DIRECTIONS
Resume the passage on the Galactica language model, picking up right after its last sentence.

DOCUMENT EXTRACT

_ _ _ _

In their defense, the Galacticans did note, at the bottom of a long explanation of how much the website rules:
|“||Language Models can Hallucinate. There are no guarantees for truthful or reliable output from language models, even large ones trained on high-quality data like Galactica. NEVER FOLLOW ADVICE FROM A LANGUAGE MODEL WITHOUT VERIFICATION. [...] Galactica is good for generating content about well-cited concepts, but does less well for less-cited concepts and ideas, where hallucination is more likely. [...] Some of Galactica's generated text may appear very authentic and highly-confident, but might be subtly wrong in important ways. This is particularly the case for highly technical content.||”|
But then, even when attempting to use it correctly, it had problems. The MIT Technology review report links to an attempt by Michael Black, director at the Max Planck Institute for Intelligent Systems, to get Galactica to write on subjects he knew well, and ended up thinking Galactica was dangerous: "Galactica generates text that's grammatical and feels real. This text will slip into real scientific submissions. It will be realistic but wrong or biased. It will be hard to detect. It will influence how people think." He instead suggests that those who want to do science should "stick with Wikipedia".

_ _ _ _

Collected data entries:
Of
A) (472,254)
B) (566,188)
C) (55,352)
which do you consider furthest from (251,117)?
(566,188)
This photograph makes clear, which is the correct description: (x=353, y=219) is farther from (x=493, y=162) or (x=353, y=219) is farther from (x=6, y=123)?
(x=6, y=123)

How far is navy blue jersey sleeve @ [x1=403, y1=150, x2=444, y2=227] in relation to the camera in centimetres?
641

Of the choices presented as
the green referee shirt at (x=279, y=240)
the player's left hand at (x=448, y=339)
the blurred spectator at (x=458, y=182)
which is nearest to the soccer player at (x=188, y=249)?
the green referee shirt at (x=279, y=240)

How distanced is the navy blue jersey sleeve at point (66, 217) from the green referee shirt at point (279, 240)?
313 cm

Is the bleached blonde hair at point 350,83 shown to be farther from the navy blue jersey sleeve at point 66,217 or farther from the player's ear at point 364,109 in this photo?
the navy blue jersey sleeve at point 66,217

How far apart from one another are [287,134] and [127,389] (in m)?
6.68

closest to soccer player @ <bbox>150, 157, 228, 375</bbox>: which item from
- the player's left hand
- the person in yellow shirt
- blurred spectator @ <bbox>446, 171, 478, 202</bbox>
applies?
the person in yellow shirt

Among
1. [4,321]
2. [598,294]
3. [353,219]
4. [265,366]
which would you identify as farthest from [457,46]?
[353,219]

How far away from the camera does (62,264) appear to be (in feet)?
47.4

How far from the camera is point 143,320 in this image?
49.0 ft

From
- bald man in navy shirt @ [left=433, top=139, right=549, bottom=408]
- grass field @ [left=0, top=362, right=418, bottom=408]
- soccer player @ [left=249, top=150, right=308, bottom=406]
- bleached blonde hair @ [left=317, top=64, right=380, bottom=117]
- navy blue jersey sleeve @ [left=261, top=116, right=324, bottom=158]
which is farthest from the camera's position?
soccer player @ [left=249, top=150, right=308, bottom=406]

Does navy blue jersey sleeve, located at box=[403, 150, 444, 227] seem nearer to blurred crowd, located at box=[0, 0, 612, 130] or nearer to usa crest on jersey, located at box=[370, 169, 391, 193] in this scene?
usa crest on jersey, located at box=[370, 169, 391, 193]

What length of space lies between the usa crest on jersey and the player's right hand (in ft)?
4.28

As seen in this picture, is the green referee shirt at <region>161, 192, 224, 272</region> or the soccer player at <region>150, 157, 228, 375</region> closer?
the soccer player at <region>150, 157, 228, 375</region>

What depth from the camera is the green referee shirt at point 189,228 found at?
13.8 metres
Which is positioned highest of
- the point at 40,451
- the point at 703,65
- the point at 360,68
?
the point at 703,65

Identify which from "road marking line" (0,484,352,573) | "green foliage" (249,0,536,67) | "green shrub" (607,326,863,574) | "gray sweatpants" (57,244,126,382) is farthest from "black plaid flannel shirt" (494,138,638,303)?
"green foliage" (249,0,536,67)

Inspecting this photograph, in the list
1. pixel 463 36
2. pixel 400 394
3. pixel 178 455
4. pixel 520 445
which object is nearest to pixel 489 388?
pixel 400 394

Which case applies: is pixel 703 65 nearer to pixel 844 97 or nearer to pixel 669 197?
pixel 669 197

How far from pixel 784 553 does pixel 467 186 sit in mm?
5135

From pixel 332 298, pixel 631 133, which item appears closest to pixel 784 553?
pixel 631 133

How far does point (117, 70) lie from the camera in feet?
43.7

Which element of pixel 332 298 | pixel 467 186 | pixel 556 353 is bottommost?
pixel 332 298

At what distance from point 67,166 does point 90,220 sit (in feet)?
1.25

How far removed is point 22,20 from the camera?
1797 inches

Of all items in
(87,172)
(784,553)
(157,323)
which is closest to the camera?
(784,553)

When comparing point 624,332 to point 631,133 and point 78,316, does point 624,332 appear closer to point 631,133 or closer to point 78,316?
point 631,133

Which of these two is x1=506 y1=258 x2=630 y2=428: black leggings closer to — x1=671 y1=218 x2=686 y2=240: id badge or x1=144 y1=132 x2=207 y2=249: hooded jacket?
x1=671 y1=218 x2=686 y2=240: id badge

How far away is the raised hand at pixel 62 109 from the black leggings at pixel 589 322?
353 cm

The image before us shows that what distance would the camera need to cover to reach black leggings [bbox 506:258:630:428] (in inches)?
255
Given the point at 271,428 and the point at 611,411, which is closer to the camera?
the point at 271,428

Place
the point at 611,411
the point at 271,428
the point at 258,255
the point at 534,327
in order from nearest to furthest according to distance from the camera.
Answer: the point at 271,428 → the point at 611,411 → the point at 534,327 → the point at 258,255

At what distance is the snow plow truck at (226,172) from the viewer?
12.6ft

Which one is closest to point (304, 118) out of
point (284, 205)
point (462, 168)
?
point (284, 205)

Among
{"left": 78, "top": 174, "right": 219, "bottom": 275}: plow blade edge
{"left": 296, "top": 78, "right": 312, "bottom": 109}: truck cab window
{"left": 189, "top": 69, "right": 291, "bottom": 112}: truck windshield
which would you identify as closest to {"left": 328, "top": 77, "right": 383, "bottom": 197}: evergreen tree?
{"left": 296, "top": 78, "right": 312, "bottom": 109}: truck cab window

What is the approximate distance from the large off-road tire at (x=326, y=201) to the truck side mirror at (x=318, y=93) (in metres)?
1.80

_ _ _ _

ANSWER BOX
Perhaps it would be best to give the last, rather spiteful word to Yann LeCun, Meta's chief AI scientist: "Galactica demo is offline for now. It’s no longer possible to have some fun by casually misusing it. Happy?"
Most of the issues and controversies we run into with ML models follow a familiar pattern: some researcher decides that "Wikipedia" is an interesting application for a new model, and creates some bizarre contraption that serves basically no purpose for editors. Nobody wants more geostubs! But this is not a problem with the underlying technology.
The field of machine learning is growing extremely quickly, both in terms of engineering (the implementation of models) and in terms of science (the development of vastly more powerful models). Anyone who has an opinion about these things is simply going to be wrong about anything a few months from now. They will only grow in importance, and I think that any editor who does not try to read as much about it as possible and keep abreast of developments is doing themselves a disservice. Not wanting to be a man of talk and no action, I wrote GPT-2 (while its successor model is more relevant to current developments, it has identical architecture to the old one, and if you read about GPT-2 you will understand GPT-3).
Moreover, we have already been tackling the issue of neural nets on our own terms: the Objective Revision Evaluation Service has been running fine for several years. It seems to me that, if we were to approach these technologies with open minds, it could be possible to resolve some of our most stubborn problems, and bring ourselves into the future with style and aplomb. I mean, anything is possible. For all we know, the Signpost might start putting out print editions.